Tasks for this exercise:
• a. Print the passage of the retiree jokes thread starting at "Your clothes go" and ending at "them remember ..".
• b. In the retiree jokes thread, what does the old man hand his wife when he returns from the kitchen?
• c. Pick up the retiree jokes thread from its final line and continue it.

Document excerpt:
%%

Retirees in the Buff

oldngray

nowhere special
truth_640_19.jpg
 

moreluck

golden ticket member
Question: Among retirees, what is considered formal attire?
Answer: Tied shoes.

Question: Why do retirees count pennies?
Answer: They are the only ones who have the time.

Question: What is the common term for someone who enjoys work and refuses to retire?
Answer: NUTS.
 

moreluck

golden ticket member
Signs That Old Age Might Be Creeping Up On You ...



  • You like to be in crowds because they keep you from falling down.

    Your favorite section of the newspaper is '25 Years Ago Today.'

    A big evening with your friends is sitting around comparing living wills.

    Your clothes go into the overnight bag so you can fill the suitcase with your pills.

    Somebody you consider an old-timer calls you an old-timer.

    Your idea of a change of scenery is looking to the left or right.


  • Your knees buckle, but your belt won't
 

moreluck

golden ticket member
A couple in their nineties are both having problems remembering things. During a check-up, the doctor tells them that they're physically okay, but they might want to start writing things down to help them remember ..

Later that night, while watching TV, the old man gets up from his chair. 'Want anything while I'm in the kitchen?' he asks.
'Will you get me a bowl of ice cream?'
'Sure.'
'Don't you think you should write it down so you can remember it?' she asks.
'No, I can remember it.'
'Well, I'd like some strawberries on top, too. Maybe you should write it down, so as not to forget it?'
He says, 'I can remember that. You want a bowl of ice cream with strawberries.'
'I'd also like whipped cream. I'm certain you'll forget that, write it down?' she asks.
Irritated, he says, 'I don't need to write it down, I can remember it! Ice cream with strawberries and whipped cream - I got it, for goodness sake!'
Then he toddles into the kitchen. After about 20 minutes, the old man returns from the kitchen and hands his wife a plate of bacon and eggs. She stares at the plate for a moment.
'Where's my toast?

%%

Records:
%%

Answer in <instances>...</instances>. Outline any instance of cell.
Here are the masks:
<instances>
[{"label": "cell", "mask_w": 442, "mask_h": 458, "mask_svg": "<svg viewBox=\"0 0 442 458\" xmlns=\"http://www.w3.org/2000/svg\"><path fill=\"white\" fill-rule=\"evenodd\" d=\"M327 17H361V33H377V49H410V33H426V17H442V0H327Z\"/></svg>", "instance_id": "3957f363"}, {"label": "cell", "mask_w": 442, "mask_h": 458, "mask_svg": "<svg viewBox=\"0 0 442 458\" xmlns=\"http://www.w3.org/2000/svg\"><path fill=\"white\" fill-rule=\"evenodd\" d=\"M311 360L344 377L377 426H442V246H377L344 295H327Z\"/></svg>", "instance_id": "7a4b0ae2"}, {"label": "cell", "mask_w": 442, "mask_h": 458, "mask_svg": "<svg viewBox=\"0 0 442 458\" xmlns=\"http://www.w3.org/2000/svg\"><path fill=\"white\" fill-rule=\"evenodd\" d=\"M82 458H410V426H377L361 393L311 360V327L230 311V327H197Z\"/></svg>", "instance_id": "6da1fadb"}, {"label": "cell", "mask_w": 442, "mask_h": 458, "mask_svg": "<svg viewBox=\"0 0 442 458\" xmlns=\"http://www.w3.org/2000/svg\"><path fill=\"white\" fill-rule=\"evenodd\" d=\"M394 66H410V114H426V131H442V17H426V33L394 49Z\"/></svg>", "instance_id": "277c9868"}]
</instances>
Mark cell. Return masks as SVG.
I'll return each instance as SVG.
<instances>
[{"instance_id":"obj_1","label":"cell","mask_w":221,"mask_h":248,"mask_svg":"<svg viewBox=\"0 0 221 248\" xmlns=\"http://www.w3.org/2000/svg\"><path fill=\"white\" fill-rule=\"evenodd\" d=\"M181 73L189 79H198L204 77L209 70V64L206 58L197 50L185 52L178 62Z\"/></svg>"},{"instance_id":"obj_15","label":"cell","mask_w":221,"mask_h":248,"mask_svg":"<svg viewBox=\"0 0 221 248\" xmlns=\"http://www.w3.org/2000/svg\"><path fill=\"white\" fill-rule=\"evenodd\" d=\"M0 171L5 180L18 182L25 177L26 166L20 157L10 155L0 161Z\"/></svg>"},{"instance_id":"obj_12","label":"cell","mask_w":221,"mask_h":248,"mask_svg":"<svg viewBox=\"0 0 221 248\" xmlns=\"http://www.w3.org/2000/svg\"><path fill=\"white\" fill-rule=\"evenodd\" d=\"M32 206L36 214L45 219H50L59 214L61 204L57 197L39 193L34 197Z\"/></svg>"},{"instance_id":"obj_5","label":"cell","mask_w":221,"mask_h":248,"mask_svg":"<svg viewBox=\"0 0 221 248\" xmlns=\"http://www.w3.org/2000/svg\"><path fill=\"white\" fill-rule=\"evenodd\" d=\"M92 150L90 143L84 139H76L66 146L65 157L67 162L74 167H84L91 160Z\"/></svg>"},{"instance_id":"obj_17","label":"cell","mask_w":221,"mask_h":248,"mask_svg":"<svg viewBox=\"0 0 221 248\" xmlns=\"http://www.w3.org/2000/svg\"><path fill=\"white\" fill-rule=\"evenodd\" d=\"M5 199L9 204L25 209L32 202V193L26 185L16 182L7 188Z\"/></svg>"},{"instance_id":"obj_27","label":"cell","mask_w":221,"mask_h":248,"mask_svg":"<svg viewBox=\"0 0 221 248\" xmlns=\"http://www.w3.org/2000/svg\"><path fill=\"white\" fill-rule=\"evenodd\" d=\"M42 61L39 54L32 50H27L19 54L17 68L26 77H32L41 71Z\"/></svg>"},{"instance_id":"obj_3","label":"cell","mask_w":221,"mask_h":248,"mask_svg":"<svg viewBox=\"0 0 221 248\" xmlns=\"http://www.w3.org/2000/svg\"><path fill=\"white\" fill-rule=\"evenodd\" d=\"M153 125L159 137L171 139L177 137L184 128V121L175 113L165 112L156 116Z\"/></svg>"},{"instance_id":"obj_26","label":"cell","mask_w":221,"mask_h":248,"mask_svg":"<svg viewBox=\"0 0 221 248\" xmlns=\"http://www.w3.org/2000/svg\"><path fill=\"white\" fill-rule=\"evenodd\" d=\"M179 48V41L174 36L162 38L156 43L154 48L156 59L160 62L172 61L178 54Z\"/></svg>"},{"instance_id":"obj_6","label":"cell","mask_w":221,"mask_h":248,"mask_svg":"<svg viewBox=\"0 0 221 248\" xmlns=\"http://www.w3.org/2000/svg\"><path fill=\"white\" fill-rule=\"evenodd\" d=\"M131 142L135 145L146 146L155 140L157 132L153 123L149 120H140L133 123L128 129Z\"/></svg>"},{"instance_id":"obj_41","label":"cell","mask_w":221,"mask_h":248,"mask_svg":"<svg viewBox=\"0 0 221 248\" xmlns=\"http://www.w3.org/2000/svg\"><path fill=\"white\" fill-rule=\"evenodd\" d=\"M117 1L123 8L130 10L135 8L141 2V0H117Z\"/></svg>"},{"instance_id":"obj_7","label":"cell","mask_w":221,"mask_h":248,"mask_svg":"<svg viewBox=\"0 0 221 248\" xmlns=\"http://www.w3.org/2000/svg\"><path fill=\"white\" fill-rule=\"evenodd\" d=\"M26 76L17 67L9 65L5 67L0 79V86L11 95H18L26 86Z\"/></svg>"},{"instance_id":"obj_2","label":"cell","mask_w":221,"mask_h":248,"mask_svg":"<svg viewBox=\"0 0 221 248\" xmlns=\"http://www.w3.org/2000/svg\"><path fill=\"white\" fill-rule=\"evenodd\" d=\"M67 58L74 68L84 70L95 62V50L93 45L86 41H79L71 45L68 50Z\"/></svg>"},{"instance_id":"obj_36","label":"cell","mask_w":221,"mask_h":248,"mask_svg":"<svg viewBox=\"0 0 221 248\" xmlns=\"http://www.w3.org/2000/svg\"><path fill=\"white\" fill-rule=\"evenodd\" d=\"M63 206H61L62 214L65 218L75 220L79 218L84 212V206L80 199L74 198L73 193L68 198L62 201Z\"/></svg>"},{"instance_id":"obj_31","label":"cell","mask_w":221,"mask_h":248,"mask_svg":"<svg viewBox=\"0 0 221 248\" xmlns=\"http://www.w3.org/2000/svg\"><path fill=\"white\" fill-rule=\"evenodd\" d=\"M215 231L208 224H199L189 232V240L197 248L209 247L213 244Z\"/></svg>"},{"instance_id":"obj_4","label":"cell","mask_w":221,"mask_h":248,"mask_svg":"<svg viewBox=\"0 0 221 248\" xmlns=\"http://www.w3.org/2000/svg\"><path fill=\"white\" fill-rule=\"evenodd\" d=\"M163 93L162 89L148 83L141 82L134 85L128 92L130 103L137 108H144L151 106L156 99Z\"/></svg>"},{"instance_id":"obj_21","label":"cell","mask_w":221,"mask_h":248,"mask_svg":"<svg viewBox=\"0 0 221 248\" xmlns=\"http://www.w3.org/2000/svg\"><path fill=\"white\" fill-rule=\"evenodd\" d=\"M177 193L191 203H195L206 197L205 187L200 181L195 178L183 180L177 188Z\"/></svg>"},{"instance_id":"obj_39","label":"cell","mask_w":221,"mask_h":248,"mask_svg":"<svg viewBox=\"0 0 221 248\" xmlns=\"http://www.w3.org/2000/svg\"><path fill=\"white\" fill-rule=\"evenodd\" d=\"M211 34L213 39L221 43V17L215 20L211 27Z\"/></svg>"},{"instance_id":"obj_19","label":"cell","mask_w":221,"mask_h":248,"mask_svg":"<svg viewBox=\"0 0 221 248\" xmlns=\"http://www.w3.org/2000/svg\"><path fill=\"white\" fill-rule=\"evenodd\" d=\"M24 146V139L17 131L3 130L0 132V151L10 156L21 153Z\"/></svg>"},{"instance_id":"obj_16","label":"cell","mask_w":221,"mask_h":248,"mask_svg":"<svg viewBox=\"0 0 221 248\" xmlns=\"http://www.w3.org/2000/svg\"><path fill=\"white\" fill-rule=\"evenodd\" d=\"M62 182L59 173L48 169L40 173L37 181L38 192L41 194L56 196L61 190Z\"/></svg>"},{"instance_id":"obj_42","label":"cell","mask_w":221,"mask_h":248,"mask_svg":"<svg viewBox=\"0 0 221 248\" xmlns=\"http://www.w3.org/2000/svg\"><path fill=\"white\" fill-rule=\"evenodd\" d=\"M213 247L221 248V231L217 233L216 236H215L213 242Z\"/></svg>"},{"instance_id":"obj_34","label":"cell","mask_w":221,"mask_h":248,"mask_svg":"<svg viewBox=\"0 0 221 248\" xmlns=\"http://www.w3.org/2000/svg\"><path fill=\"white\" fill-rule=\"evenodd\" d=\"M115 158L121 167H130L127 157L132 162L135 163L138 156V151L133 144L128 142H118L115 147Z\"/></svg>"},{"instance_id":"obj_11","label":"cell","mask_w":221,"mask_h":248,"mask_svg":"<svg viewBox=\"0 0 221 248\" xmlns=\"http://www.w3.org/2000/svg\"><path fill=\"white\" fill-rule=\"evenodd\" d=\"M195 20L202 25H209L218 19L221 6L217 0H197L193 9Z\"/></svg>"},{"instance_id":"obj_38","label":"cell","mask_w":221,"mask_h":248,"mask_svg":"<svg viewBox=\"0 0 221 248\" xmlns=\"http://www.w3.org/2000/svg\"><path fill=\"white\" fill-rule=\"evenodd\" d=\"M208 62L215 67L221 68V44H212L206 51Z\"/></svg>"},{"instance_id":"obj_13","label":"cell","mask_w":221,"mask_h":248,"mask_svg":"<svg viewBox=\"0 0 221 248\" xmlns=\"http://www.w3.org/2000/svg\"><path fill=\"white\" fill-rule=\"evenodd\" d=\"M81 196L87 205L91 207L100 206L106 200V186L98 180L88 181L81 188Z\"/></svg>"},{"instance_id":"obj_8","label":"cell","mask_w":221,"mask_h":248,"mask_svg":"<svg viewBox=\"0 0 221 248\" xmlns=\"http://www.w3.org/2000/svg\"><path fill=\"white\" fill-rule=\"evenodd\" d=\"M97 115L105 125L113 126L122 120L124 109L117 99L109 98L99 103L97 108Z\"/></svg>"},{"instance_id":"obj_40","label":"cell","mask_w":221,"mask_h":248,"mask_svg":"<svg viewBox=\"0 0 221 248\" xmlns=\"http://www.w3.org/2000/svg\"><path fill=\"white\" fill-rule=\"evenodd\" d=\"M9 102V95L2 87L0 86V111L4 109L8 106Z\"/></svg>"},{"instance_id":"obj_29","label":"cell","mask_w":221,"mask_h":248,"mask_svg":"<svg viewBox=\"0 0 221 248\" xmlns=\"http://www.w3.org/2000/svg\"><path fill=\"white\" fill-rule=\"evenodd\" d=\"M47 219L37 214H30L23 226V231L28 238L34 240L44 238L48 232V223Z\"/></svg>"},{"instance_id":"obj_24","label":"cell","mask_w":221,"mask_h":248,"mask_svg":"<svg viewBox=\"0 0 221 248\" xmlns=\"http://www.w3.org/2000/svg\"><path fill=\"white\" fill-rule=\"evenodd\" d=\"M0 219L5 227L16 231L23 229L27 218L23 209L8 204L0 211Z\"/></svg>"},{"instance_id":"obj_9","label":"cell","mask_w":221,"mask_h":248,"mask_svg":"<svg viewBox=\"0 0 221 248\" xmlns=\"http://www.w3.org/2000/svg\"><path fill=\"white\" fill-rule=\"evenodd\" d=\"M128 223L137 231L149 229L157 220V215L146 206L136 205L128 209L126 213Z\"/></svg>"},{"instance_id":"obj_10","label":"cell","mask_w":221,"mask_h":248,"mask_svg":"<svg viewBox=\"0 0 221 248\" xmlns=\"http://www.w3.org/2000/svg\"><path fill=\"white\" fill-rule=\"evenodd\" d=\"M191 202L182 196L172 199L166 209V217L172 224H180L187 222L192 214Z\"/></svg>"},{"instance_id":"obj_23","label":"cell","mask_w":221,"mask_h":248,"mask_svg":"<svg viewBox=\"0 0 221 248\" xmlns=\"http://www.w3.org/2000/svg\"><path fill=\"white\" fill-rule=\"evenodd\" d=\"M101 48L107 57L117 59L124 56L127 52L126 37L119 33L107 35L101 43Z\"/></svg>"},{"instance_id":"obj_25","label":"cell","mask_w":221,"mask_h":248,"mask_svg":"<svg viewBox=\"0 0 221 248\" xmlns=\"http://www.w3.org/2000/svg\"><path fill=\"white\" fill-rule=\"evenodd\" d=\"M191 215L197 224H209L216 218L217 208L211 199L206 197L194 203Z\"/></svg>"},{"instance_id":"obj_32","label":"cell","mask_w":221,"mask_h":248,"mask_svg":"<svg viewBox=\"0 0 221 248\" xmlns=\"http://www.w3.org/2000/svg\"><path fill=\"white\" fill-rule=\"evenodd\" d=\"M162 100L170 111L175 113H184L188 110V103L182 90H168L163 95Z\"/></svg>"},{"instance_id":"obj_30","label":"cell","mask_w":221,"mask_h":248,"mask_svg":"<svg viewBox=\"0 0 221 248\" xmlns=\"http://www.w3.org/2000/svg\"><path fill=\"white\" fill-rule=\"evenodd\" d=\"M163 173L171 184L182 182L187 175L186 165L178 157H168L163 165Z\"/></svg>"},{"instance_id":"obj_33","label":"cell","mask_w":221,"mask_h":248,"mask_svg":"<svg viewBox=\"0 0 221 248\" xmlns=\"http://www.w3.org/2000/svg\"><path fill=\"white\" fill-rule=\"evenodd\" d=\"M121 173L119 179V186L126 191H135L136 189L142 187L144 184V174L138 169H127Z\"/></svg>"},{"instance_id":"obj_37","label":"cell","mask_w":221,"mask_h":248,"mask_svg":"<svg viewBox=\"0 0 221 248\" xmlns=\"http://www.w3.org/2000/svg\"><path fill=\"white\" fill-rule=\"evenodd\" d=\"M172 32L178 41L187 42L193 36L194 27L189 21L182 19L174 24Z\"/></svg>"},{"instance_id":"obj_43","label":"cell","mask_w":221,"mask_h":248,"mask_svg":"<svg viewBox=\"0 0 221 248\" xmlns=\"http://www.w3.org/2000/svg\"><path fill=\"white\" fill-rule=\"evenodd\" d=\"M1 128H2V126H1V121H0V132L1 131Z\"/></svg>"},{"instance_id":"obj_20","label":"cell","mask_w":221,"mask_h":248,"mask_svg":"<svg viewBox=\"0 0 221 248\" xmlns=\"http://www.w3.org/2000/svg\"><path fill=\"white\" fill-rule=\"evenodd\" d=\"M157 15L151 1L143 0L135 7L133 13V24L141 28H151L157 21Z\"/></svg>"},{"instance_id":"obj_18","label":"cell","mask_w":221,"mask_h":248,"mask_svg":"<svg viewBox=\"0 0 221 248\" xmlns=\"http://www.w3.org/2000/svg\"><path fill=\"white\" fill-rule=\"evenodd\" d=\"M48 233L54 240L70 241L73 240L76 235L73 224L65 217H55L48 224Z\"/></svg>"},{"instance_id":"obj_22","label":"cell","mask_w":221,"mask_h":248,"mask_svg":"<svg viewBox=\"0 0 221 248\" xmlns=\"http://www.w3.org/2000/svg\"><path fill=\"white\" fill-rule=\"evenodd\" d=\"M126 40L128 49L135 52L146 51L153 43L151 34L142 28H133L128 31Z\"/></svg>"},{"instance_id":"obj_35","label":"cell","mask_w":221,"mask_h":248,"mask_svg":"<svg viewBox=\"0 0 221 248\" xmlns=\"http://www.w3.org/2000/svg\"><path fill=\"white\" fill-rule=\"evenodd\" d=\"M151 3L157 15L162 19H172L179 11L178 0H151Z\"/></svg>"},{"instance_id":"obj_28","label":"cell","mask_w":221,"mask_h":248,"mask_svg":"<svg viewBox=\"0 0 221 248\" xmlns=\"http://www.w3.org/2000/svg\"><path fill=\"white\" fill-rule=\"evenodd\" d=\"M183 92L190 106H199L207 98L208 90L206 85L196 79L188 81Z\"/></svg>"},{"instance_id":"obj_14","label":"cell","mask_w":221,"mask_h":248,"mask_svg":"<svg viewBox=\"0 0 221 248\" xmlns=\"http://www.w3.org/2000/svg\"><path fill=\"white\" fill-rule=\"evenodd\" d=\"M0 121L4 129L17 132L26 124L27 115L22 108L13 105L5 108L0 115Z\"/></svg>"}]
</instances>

%%

Answers in order:
• a.
Your clothes go into the overnight bag so you can fill the suitcase with your pills.

    Somebody you consider an old-timer calls you an old-timer.

    Your idea of a change of scenery is looking to the left or right.


  • Your knees buckle, but your belt won't
 

moreluck

golden ticket member
A couple in their nineties are both having problems remembering things. During a check-up, the doctor tells them that they're physically okay, but they might want to start writing things down to help them remember ..

• b. A plate of bacon and eggs.

• c.
moreluck

golden ticket member
A senior citizen said to his eighty-year old buddy:
'So I hear you're getting married?'
'Yep!'
'Do I know her?'
'Nope!'
'This woman, is she good looking?'
'Not really.'
'Is she a good cook?'
'Naw, she can't cook too well.'
'Does she have lots of money?'
'Nope! Poor as a church mouse.'
'Well, then, is she good in bed?'
'I don't know.'
'Why in the world do you want to marry her then?'
'Because she can still drive!'
 

Butt Buster

24YR UPAzz Buster
Retirees and Spouses are welcome as well as anyone else.
A spinoff from Nothingness Fluff for those who wake up at noon and don't bother to get dressed until they go out for a doctor's appointment or eat supper.

Here we go.
The rules! DONT be obscene.
Have fun.
@moreluck gets post number 1,000
@oldngray gets post number 2,000
@cosmo1 gets post number 3,000
@The Milkman gets post number 4,000
@rod gets post number 5,000

Let's do it but do it slow and take our time.
1yr left scared pension will be taken in next contract
 

moreluck

golden ticket member
Just before the funeral services, the undertaker came up to the very elderly widow and asked,
How old was your husband?' '98,' she replied.
'Two years older than me.'
'So you're 96,' the undertaker commented.
She responded, 'Hardly worth going home, is it?
 

moreluck

golden ticket member
Very Disturbing - A Must Read
Is this where we are headed?


This is what all of you 70+ year olds have to look forward to:

"This is something that happened in an Assisted Living Center where my wife used to work.


The people who lived there have small apartments but they all eat at a central Cafeteria.

One morning, one of the residents didn't show up for breakfast so my wife went upstairs and knocked on his door to see if everything was OK.

She could hear him through the door and he said that he was running late and would be down shortly so she went back to the Dining area.

An hour later, he still hadn't arrived; so she went back up towards his room and she found him on the stairs.


He was coming down the stairs but was having a time.

He had a death grip on the hand rail and seemed to have trouble getting his legs to work right.

She told him she was going to call an ambulance but he told her no, he wasn't in any pain, and just wanted to have his breakfast.

So she helped him the rest of the way down the stairs and he had his breakfast.

When he tried to return to his room he was completely unable to get up even the first step so they called an ambulance for him.

A couple hours later she called the hospital to see how he was doing.

The receptionist there said he was just fine, he just had both of his legs in one leg hole of his boxer shorts."